Ein Mann war zuletzt als Teamsprecher in der Gießerei beschäftigt. Sein Arbeitgeber wirft ihm unter anderem vor, am 2. Juni 2018 eine sogenannte Mehrarbeitsschicht in der Absicht nicht geleistet zu haben, sie gleichwohl vergütet zu bekommen. Nach seinem eigenen Vorbringen hat der Mann zwar an diesem Tag zunächst das Werksgelände betreten. Die auf einen anonymen Hinweis hin erfolgte Auswertung der Aufzeichnungen einer durch ein Piktogramm ausgewiesenen und auch sonst nicht zu übersehenden Videokamera an einem Tor zum Werksgelände ergab laut dem Arbeitgeber aber, dass der Mann dieses noch vor Schichtbeginn wieder verlassen hat. Der Arbeitgeber kündigte das Arbeitsverhältnis der Parteien außerordentlich, hilfsweise ordentlich.

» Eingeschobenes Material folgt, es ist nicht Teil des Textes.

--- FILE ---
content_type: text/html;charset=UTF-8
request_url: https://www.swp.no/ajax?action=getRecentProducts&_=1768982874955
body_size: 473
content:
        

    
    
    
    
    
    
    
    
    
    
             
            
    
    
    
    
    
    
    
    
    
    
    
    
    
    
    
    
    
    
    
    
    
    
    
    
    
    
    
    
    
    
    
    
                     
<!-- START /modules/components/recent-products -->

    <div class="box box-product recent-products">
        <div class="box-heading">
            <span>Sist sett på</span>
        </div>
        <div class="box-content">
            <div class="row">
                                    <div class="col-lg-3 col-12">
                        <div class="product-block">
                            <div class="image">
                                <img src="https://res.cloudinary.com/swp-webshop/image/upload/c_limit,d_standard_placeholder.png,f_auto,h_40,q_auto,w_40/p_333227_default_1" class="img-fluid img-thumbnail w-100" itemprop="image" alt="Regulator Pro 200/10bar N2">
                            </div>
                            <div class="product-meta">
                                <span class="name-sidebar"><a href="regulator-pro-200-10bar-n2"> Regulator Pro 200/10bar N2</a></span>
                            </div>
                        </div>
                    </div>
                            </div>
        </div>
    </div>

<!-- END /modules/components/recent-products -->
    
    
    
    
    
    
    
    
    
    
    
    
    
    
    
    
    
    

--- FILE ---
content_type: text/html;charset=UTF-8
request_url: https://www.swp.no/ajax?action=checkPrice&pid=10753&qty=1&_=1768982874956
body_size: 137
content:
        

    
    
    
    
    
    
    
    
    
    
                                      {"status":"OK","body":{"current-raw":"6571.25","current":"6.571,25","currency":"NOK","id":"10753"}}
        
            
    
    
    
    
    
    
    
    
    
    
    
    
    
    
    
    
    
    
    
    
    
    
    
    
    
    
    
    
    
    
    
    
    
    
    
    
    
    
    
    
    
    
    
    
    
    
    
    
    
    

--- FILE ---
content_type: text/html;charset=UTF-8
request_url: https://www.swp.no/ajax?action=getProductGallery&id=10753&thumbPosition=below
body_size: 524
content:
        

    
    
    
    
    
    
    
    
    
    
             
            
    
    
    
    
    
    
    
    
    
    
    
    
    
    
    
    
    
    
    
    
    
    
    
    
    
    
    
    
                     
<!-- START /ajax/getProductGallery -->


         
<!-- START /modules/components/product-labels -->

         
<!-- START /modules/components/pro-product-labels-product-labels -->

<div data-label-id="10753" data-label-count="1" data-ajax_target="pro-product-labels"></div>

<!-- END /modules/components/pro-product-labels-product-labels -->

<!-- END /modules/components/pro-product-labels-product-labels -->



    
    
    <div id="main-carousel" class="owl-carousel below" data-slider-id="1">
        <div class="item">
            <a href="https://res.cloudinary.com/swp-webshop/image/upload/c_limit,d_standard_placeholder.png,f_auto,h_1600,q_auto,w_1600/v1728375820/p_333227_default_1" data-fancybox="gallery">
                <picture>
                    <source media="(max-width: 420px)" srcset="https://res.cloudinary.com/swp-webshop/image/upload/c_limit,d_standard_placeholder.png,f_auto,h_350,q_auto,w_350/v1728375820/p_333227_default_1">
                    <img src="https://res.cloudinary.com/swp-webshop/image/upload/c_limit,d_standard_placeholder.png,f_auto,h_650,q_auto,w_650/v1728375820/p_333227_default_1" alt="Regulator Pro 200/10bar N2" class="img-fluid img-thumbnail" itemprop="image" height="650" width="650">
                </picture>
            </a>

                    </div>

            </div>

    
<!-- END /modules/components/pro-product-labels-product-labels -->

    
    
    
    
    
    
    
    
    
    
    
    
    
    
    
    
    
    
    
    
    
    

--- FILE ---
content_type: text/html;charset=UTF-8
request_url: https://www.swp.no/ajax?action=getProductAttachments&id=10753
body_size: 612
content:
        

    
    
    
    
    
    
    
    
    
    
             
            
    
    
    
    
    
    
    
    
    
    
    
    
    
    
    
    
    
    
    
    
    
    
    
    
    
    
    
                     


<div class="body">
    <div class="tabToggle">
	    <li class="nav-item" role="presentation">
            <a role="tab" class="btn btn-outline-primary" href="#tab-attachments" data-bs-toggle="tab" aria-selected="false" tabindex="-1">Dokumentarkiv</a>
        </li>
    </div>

Mit seiner dagegen erhobenen Klage hat der Mann unter anderem geltend gemacht, er habe am 2. Juni 2018 gearbeitet. Die Erkenntnisse aus der Videoüberwachung unterlägen einem Sachvortrags- und Beweisverwertungsverbot und dürften daher im Kündigungsschutzprozess nicht berücksichtigt werden. Die Vorinstanzen haben der Klage stattgegeben. Die hiergegen gerichtete Revision des Mannes hatte vor dem Bundesarbeitsgericht zwar Erfolg. Sie führte zur Zurückverweisung der Sache an das Landesarbeitsgericht. Dieses musste aber nicht nur die Ausführungen des Arbeitgebers zum Verlassen des Werksgeländes durch den Mann vor Beginn der Mehrarbeitsschicht zugrunde legen, sondern auch die betreffende Bildsequenz aus der Videoüberwachung am Tor zum Werksgelände in Augenschein nehmen.
Das BAG war der Ansicht, dass es keine Rolle spiele, ob die Überwachung in jeder Hinsicht den Vorgaben des Bundesdatenschutzgesetzes beziehungsweise der Datenschutz-Grundverordnung (DSGVO) entsprach. Selbst wenn dies nicht der Fall gewesen sein sollte, wäre eine Verarbeitung der betreffenden personenbezogenen Daten des Mannes durch die Gerichte für Arbeitssachen nach der DSGVO nicht ausgeschlossen. Dies gilt jedenfalls dann, wenn die Datenerhebung – wie hier – offen erfolgt und vorsätzlich vertragswidriges Verhalten des Arbeitnehmers in Rede steht. In einem solchen Fall ist es grundsätzlich irrelevant, wie lange der Arbeitgeber mit der erstmaligen Einsichtnahme in das Bildmaterial gewartet
und es bis dahin vorgehalten hat. Nach Ansicht des Gerichts konnte offengelassen werden, ob ausnahmsweise aus Gründen der Generalprävention ein Verwertungsverbot in Bezug auf vorsätzliche Pflichtverstöße in Betracht kommt, wenn
die offene Überwachungsmaßnahme eine schwerwiegende Grundrechtsverletzung darstellt. Das war nicht der Fall.